I learned this the hard way while optimizing a Laravel app handling fleet tracking and delivery logistics. Queries that seemed reasonable in local development would bring production servers to a crawl. Here’s what I learned along the way.
Obvious Queries Are Not Always the Best Queries
If your database queries are slow, the first instinct is often to add an index. While this helps, indexing alone won’t save you from inefficient query logic. Sometimes, rethinking how you query data is more effective than adding indexes.
Indexing Strategies
Basic Indexing
Indexes speed up queries by allowing MySQL to look up rows more efficiently. At a minimum, ensure that columns used in WHERE, JOIN, and ORDER BY clauses are indexed.
Laravel Example
Schema::table('orders', function (Blueprint $table) {
$table->index('user_id'); // Speeds up queries filtering by user
});
Composite Indexing
If your queries filter on multiple columns, a composite index (indexing multiple columns together) can be far more efficient than separate indexes.
Example: Filtering by User and Status
Schema::table('orders', function (Blueprint $table) {
$table->index(['user_id', 'status']); // Multi-column index
});
Why? MySQL can use this index more efficiently when filtering on both user_id and status, instead of performing multiple lookups.
Optimizing Query Structure
Replace Subqueries with Joins
Subqueries might look clean, but they often perform terribly at scale. Instead, use JOINs where possible.
Before (Subquery)
SELECT * FROM users WHERE id IN (SELECT user_id FROM orders WHERE status = 'pending');
After (JOIN)
SELECT users.* FROM users
JOIN orders ON users.id = orders.user_id
WHERE orders.status = 'pending';
Inverting Row Scans
In large datasets, sometimes it’s better to scan fewer rows from a smaller table than to filter a large table directly.
Example: Users Table (1M rows) & Posts Table (1K rows)
Instead of scanning all users who have posts:
Users::whereHas('posts')->get();
Scan posts instead (fewer rows), then eager-load users:
Post::with('user')->get();
This can cut query time dramatically by scanning fewer rows.
Reducing Data Load
Archiving & Pruning Old Data
Keeping too much data in your active database slows everything down.

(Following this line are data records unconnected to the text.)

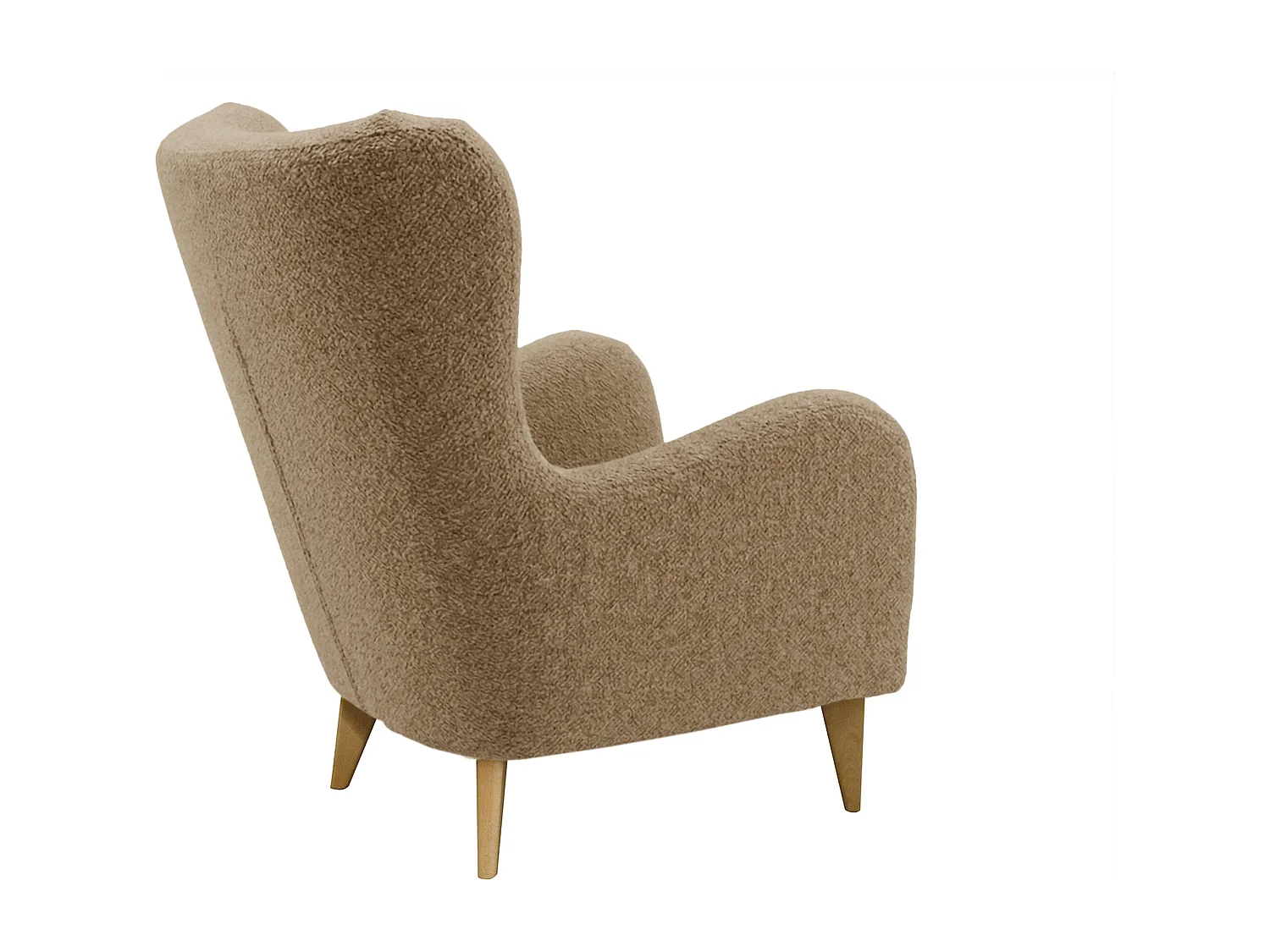 Élégant fauteuil Roland de détente avec assise et dossier profilés.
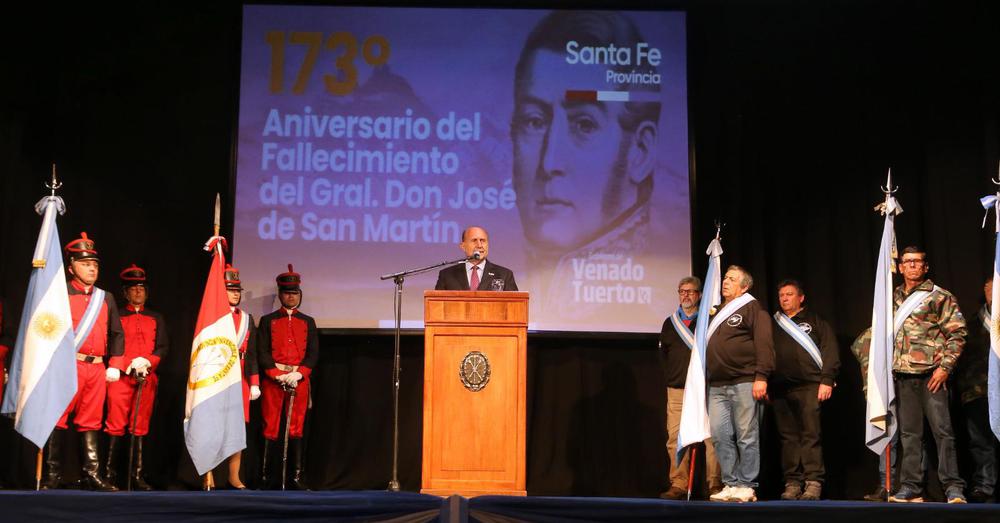 Perotti aniversario San Martín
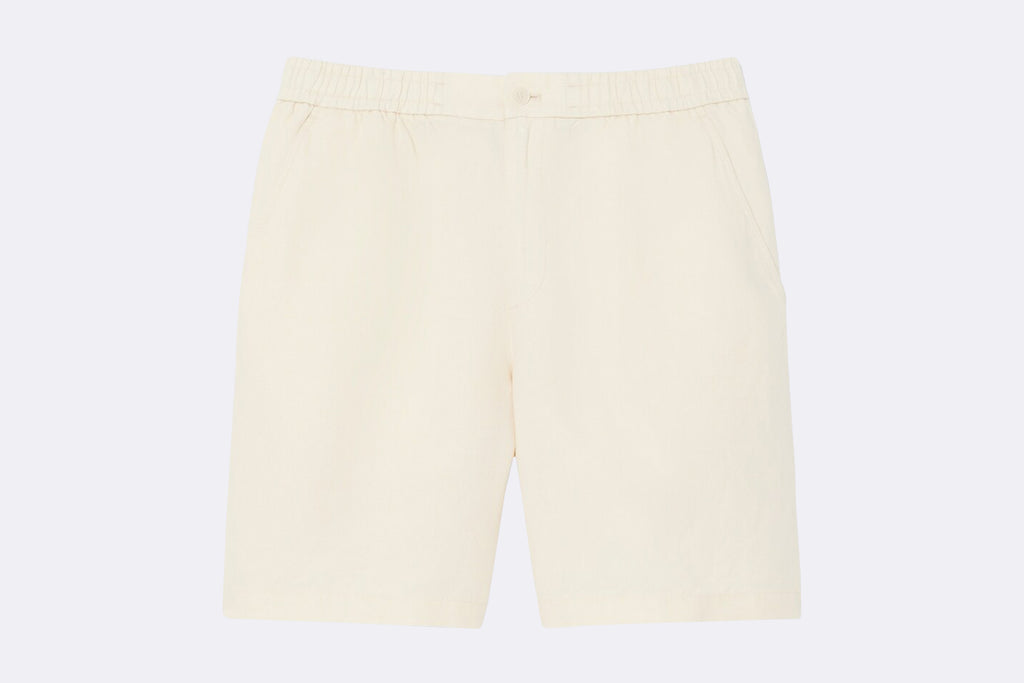 Pantalones Lacoste Linen Blend Shorts Beige para Hombre
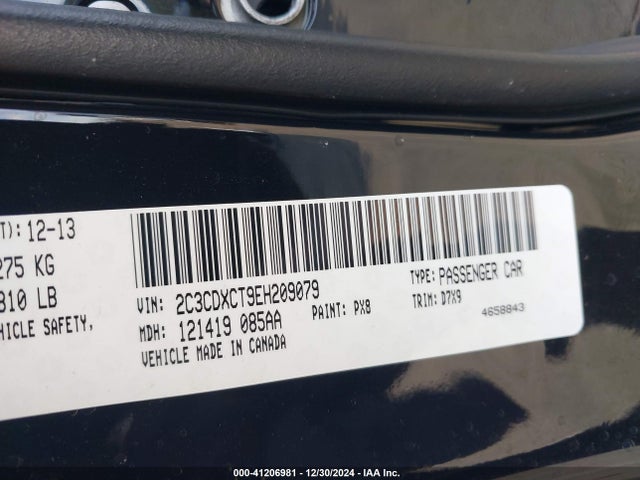 Dodge Charger 2014 2C3CDXCT9EH209079 Image 21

Instead:
Archive data that’s over 1-5 years old (depends on business needs).
Use Laravel’s Prunable Trait to clean up old records automatically.
Laravel Pruning Example
use Illuminate\Database\Eloquent\Model;
use Illuminate\Database\Eloquent\Concerns\Prunable;
class Order extends Model {
use Prunable;
public function prunable() {
return static::where('created_at', '<', now()->subYears(2));
}
}
Using Virtual Columns for Computation
If you perform the same calculation repeatedly, consider virtual columns so MySQL can compute it once instead of every query.
ALTER TABLE orders ADD COLUMN total_price DECIMAL(10,2) GENERATED ALWAYS AS (quantity * unit_price) STORED;
This offloads calculations from the app layer to the database engine.
Closing Notes: Why You Should Optimize Before It’s Too Late
If you wait until queries take minutes or hours to optimize them, you’re already in trouble. Here’s what can happen:
❌ COUNT(*) returning 89,334 rows takes 42 minutes ❌ DELETE query affecting 200,000 rows runs for 1.5 hours ❌ Queries so slow you can’t even troubleshoot them
Final Advice
Don’t wait until performance issues hit production.
Benchmark queries regularly (EXPLAIN ANALYZE).
Think beyond indexes—optimize queries, reduce data load, and structure your database efficiently.